To support the company initially, Finisar relied on providing consulting services. It’s a very common way that companies bootstrap themselves. I have done it myself.
SM: What kind of Consulting did you provide? Like System Integrators? JR: Well, actually, the first customer would be Raynet themselves, but we would have to get others soon enough. We did not have any outside investors, so it was clear that we did not have enough money to support both of us in the company. So, I stayed at Raychem and he went off and got started. At the end of the year I left Raychem and joined him fulltime.
Now, in the mean time I had worked nights, weekends, vacations. I made calls on customers, I visited several places to try to generate business, and I thought we had some opportunities for success. Anyway, this is getting to be a long story, but off we went, and we had a company and it was two guys, then it was three, and four and five and that was about it for a while. We did a lot of contract design services in those days to keep ourselves afloat. It was our money, we had bootstrapped the company, we had to be profitable, so we had to be able to cover our costs and that meant we could not expand much.
SM: So you were bootstrapping the company by doing consulting for a while, how long was that? JR: While we were doing product development we supported ourselves, probably, for four years doing mostly consulting work.
SM: Four years, that’s a long time. JR: We were doing product development in high speed fiber optics. Our product goal had become trying to develop high speed fiber optical links for computer networks, not telecommunications networks. At the time Alcatel, Nortel and Lucent in collaboration with Bell Corp, pretty well controlled the telecom market for optical components and we did not think we could really compete with those guys given the limited investment that we had in this company.
So, we had to find a place where there was a need that was not filled, or need that we could see coming that wasn’t filled, and some innovation that we could bring to the opportunity. We targeted high speed networks, that is gigabit links for computer networks as opposed to telephony. We spent a fair amount of time with the workstation manufacturers at the time. Daisy, Apollo, IBM, Sun, and they all had very similar outlook and their outlook was “we’re going to need more bandwidth for these workstations than we have today”.
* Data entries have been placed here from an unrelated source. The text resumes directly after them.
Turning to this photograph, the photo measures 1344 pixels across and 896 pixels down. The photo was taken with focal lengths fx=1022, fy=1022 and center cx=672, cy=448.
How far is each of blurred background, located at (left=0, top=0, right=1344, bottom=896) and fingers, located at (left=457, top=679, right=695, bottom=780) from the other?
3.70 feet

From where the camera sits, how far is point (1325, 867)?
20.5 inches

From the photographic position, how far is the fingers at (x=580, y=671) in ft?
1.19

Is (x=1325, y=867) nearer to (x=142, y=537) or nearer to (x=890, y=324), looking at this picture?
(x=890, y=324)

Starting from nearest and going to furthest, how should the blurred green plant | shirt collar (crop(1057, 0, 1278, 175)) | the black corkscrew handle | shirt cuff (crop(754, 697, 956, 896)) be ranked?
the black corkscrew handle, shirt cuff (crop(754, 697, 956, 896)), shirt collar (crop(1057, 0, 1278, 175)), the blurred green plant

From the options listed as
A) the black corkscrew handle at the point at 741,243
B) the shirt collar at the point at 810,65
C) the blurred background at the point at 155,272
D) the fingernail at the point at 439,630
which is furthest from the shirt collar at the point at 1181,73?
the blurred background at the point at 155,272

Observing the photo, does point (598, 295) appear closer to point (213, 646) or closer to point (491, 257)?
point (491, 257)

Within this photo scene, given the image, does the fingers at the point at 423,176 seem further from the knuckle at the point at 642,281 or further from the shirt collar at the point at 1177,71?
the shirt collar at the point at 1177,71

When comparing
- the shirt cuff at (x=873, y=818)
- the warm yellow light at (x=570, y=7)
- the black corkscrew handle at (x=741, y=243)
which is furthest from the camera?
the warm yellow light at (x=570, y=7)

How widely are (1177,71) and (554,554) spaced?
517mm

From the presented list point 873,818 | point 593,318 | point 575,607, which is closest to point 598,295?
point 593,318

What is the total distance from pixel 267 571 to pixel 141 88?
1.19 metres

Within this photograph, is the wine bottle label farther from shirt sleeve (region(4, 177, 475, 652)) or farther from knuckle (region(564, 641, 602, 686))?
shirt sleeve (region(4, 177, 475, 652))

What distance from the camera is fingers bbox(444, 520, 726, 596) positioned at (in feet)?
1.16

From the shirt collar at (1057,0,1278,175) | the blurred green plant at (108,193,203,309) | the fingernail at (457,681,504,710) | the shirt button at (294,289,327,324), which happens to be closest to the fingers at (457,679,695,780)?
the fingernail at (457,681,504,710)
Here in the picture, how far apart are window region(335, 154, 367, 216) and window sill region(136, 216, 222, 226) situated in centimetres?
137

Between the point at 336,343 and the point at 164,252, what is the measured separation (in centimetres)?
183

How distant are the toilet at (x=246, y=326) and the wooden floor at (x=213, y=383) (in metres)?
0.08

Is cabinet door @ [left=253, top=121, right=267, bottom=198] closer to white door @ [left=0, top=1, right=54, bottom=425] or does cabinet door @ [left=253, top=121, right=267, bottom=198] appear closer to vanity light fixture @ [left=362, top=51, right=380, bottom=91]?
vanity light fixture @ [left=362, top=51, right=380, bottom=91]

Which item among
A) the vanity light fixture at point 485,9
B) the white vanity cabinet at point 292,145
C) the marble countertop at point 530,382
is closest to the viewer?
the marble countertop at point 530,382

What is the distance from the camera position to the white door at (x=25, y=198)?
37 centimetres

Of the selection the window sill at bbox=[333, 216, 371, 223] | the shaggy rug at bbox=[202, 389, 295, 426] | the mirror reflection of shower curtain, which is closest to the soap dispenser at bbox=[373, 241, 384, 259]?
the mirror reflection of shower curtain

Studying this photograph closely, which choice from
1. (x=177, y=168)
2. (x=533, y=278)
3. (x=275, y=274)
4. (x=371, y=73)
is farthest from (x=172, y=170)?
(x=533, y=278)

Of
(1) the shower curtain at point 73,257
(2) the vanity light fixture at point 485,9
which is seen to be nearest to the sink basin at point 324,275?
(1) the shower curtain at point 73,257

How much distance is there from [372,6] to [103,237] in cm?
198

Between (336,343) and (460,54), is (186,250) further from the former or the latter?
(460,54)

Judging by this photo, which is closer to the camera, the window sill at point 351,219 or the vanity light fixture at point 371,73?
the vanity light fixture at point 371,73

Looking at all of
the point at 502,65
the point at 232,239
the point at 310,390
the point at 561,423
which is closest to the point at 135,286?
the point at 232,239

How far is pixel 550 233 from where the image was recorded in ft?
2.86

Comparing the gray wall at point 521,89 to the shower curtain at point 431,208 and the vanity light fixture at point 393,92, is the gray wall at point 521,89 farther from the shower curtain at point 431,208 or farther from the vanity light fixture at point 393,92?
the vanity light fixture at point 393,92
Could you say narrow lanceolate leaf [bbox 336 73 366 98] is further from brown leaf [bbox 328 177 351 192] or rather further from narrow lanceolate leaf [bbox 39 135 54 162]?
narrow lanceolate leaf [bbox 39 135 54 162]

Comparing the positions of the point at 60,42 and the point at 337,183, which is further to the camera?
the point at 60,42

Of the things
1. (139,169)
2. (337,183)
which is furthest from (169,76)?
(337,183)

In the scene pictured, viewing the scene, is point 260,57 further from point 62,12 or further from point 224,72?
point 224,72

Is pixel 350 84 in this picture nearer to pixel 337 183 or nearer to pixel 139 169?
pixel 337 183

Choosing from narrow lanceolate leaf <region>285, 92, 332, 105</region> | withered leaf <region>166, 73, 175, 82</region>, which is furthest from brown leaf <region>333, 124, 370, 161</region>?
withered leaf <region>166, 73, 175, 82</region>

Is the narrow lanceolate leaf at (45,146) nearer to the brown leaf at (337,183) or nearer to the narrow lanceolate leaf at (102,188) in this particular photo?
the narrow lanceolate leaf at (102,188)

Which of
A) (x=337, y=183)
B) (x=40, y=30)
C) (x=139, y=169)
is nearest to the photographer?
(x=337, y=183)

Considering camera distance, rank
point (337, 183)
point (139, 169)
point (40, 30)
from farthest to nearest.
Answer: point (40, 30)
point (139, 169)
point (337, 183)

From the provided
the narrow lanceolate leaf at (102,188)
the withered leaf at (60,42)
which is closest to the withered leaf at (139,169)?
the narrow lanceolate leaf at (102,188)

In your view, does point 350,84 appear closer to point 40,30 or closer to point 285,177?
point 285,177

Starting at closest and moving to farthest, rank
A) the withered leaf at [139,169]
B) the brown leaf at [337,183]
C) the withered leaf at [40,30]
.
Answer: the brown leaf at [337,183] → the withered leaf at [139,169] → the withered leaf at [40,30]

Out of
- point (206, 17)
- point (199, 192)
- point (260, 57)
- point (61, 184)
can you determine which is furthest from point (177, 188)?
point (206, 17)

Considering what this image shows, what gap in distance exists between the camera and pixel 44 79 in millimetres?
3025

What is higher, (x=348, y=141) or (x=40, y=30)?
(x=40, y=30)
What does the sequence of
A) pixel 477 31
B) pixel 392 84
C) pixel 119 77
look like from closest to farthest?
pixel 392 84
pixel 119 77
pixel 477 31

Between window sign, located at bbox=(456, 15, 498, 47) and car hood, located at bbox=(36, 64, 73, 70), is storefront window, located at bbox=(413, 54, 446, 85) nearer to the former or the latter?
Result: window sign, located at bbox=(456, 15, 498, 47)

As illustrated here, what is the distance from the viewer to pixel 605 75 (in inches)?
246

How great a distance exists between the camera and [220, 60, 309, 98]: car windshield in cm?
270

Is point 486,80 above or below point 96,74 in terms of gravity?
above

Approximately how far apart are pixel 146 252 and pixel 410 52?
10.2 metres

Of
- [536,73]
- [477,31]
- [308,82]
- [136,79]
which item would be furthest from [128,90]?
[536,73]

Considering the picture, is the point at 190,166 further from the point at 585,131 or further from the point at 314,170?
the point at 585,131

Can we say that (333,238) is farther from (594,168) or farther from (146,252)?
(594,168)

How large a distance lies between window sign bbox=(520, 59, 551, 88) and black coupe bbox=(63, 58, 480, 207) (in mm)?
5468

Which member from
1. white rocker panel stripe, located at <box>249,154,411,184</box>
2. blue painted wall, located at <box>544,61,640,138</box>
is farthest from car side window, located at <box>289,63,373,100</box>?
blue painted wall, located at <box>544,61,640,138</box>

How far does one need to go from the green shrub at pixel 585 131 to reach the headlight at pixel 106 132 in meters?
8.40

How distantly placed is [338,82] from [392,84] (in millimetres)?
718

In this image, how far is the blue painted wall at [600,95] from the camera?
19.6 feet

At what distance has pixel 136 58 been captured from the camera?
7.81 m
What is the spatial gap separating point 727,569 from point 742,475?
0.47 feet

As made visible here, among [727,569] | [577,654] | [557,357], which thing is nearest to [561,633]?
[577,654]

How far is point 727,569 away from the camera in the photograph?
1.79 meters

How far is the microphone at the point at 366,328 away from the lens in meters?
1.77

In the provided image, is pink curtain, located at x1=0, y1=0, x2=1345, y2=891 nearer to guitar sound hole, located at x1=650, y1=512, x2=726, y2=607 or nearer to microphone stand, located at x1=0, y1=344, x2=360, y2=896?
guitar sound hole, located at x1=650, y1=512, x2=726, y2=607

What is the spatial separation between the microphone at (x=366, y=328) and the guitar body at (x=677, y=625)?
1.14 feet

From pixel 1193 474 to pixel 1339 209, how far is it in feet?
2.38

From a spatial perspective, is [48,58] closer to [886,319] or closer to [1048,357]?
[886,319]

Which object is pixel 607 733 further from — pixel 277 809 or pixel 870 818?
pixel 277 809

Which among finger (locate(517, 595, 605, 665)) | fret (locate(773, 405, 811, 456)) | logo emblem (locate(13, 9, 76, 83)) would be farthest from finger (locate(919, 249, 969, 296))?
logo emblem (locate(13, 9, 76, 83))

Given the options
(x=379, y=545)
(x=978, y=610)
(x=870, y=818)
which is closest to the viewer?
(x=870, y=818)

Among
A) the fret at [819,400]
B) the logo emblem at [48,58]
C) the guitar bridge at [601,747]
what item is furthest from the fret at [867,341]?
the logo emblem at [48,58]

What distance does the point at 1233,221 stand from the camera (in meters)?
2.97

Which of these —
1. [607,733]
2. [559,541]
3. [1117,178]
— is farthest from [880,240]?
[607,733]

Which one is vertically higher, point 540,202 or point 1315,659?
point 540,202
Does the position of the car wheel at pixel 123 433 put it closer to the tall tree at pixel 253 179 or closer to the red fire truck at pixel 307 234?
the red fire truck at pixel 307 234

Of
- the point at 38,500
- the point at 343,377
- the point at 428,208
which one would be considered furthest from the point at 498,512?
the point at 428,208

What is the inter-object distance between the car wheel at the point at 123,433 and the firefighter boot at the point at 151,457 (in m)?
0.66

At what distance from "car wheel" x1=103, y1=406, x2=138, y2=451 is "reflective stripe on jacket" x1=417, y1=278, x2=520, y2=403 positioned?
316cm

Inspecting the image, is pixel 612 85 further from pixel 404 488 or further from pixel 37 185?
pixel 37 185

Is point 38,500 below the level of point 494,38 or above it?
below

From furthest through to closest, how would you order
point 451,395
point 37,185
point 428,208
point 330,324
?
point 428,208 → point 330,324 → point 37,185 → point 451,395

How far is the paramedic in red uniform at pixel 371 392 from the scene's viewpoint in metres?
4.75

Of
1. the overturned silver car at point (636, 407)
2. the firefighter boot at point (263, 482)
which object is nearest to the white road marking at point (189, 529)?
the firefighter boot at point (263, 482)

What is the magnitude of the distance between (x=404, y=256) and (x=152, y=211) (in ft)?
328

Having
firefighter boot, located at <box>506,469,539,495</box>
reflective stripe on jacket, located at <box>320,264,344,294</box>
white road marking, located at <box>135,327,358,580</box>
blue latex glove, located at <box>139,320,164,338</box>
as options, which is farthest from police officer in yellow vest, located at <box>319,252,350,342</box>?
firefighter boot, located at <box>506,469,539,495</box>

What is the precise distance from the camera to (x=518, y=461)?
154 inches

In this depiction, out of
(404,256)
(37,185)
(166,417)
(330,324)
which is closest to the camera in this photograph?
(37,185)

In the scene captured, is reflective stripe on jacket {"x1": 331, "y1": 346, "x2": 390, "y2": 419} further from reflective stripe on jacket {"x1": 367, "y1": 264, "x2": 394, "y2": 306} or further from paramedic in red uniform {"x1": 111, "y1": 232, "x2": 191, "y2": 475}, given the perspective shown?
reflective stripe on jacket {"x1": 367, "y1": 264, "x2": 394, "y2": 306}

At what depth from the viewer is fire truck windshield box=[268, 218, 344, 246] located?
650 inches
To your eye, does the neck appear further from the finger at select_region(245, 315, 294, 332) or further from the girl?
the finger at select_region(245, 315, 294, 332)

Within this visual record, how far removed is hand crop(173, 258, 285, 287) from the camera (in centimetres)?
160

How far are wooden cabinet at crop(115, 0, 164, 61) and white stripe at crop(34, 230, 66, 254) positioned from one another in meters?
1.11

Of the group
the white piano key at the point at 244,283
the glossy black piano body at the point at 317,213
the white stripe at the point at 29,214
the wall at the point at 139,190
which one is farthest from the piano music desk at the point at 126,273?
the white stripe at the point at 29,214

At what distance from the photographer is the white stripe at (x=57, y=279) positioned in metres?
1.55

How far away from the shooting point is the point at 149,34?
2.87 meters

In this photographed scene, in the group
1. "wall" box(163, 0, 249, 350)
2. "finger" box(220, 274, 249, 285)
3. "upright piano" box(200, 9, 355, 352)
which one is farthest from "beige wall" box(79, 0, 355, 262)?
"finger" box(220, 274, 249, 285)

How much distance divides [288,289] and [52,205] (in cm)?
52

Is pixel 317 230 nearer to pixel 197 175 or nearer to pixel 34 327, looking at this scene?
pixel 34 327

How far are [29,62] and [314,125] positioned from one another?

The fastest connection they had at the time was fast Ethernet. So, we could see that Gigabit per second for connecting networks was a big deal, and our dream at the time was to be able to put an optical device on every PC and we still haven’t gotten there.
Along the way, in the early 90’s, IBM was defining a fiber optic link for computer networks they called fiber channel. These were the days when Akers was the CEO of IBM, and fiber channel, their vision, was going to replace Ethernet, token ring, SCSI. They would have one protocol and that would be fiber channel. Well, Akers got fired, Gerstner came in, and they decided this project wasn’t as strategic as they previously thought and they disbanded the project. Fiber channel persevered, and it evolved into a storage networking standard, and it was the basis of the SAN market.